As he told a journalist, “We are in harms way, but if it all goes wrong you hope you will be put back together again”.

Under the Government’s plans officers who want to return, but who need time to recover and rebuild will be penalised and probably forced out.

I believe we owe a duty of care to officers like PC Miller, PC Rees, or PC Rathband hurt working to keep us safe.

When a police officer, seriously injured in the line of duty, is determined to return to the policing job they love, they should not be penalised. I think they deserve the confidence of knowing their force will back them all the way.

And we need more action too from the Government to make it easier for the police to do their jobs – cutting crime and keeping people safe.

Because in the end that is what policing is all about.

In thirteen years of Labour government, crime fell by 40%.

That was the result of hard work by police and communities. Reforms that built partnerships with councils and housing associations to prevent crime. More police. New PCSOs. Neighbourhood policing to get back into the community. New powers on anti-social behaviour, domestic violence, knife crime or counter terror.

Most people think crime is still too high and they want it to come down further.

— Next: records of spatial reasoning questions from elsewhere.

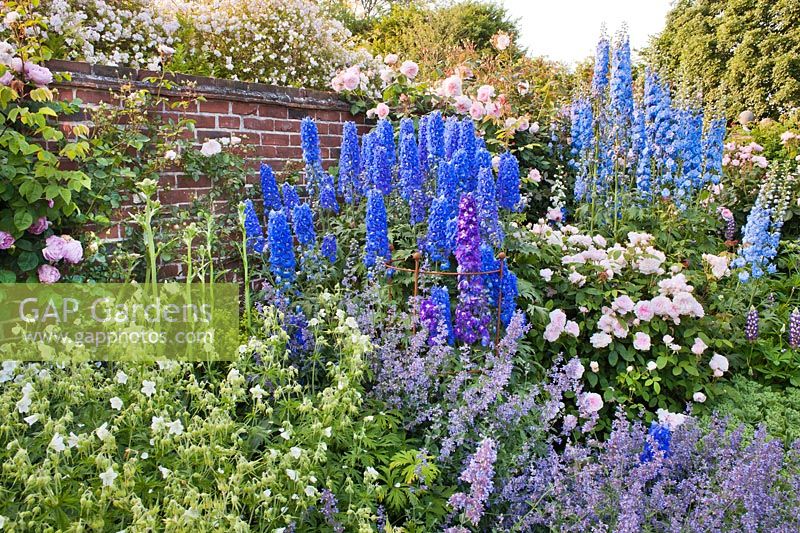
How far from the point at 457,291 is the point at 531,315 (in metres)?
0.43

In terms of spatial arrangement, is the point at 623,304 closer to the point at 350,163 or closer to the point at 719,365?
the point at 719,365

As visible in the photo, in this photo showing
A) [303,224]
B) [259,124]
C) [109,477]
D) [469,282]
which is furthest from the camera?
[259,124]

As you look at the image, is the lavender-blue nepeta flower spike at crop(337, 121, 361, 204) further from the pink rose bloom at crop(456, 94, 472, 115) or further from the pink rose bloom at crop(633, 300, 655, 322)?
the pink rose bloom at crop(633, 300, 655, 322)

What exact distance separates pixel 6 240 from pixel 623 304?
307 centimetres

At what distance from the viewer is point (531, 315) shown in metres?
3.21

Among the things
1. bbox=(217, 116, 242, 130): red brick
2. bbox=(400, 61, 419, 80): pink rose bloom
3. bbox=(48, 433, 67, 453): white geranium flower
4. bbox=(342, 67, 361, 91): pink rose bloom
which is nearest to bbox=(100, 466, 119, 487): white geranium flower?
bbox=(48, 433, 67, 453): white geranium flower

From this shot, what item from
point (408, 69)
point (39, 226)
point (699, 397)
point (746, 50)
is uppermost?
point (746, 50)

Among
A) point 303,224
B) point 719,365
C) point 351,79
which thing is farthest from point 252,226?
point 719,365

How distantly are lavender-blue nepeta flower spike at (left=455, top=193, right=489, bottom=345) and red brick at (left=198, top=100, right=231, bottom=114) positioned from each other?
1.80 m

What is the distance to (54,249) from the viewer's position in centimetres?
279

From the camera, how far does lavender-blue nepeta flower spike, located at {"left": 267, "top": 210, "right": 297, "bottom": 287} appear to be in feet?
9.88

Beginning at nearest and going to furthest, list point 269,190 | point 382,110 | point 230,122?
1. point 269,190
2. point 230,122
3. point 382,110

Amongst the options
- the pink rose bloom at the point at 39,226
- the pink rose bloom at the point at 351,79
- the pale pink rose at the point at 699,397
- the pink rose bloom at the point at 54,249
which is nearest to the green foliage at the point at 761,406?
the pale pink rose at the point at 699,397

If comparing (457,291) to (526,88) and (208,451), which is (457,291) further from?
(526,88)
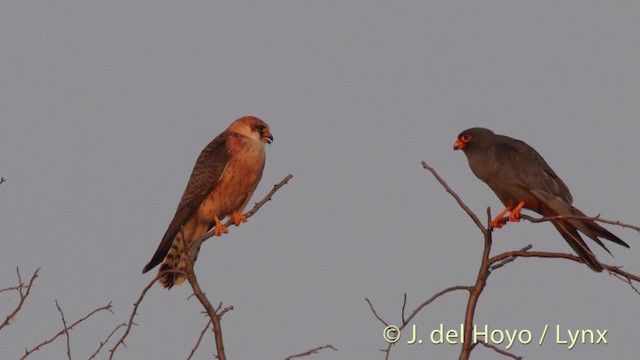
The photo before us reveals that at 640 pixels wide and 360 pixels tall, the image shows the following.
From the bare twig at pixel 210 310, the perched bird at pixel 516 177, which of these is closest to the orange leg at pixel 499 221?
the perched bird at pixel 516 177

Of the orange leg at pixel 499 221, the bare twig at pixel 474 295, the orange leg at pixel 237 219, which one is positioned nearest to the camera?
the bare twig at pixel 474 295

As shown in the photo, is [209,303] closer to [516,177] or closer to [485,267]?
[485,267]

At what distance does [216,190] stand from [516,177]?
2042 millimetres

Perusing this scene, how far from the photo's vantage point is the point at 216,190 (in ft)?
18.8

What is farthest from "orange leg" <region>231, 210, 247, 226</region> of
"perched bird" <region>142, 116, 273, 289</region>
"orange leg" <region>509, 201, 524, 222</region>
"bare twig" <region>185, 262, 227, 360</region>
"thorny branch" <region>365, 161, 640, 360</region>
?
"thorny branch" <region>365, 161, 640, 360</region>

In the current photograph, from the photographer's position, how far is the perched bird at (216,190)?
5661 millimetres

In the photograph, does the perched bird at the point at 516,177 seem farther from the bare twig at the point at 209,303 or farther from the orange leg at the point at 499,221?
the bare twig at the point at 209,303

And that in the end should be the joint aim of communities, the Government and the police.

Instead the Government is making it harder for the police to do the job:

Fewer police.

Fewer powers.

Making it harder to get CCTV, taking rape suspects off the DNA database, ending ASBOs, watering down counter terror powers.

More bureaucracy not less.

And no over-arching strategy to cut crime.

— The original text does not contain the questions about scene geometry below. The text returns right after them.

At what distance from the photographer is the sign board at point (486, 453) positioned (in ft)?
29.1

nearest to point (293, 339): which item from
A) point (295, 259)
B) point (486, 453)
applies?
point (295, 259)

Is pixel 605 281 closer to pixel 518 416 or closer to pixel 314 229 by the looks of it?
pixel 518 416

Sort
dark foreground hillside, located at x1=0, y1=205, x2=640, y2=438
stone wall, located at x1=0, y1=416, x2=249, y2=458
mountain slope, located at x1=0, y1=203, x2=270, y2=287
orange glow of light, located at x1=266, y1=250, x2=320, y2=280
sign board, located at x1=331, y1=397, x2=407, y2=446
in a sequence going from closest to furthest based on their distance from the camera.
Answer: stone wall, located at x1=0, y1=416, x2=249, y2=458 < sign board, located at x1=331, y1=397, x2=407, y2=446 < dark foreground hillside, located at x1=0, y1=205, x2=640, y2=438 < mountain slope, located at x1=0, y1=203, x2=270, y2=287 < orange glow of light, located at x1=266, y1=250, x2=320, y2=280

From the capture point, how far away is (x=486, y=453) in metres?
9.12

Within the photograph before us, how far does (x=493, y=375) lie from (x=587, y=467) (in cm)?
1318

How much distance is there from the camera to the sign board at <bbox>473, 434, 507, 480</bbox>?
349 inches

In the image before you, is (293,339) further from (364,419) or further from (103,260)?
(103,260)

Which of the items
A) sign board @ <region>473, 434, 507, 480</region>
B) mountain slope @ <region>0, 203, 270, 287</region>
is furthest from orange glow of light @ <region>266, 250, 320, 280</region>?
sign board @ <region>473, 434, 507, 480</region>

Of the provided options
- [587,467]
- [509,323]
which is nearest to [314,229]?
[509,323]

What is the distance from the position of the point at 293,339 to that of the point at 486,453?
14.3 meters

Yet in the end, that means it is communities that pay the price.

Victims of crime who get less support.

Families who feel less safe.

Personal acquisitive crime already going up by 13%.

Other crimes have stopped falling when they should still be coming down.

I believe we can work together again – the police and communities, forces, councils, voluntary sector, businesses and government all pulling in the same direction to do more not less to keep people safe.

But it needs the Government, the Prime Minister and the Home Secretary to change course before it is too late.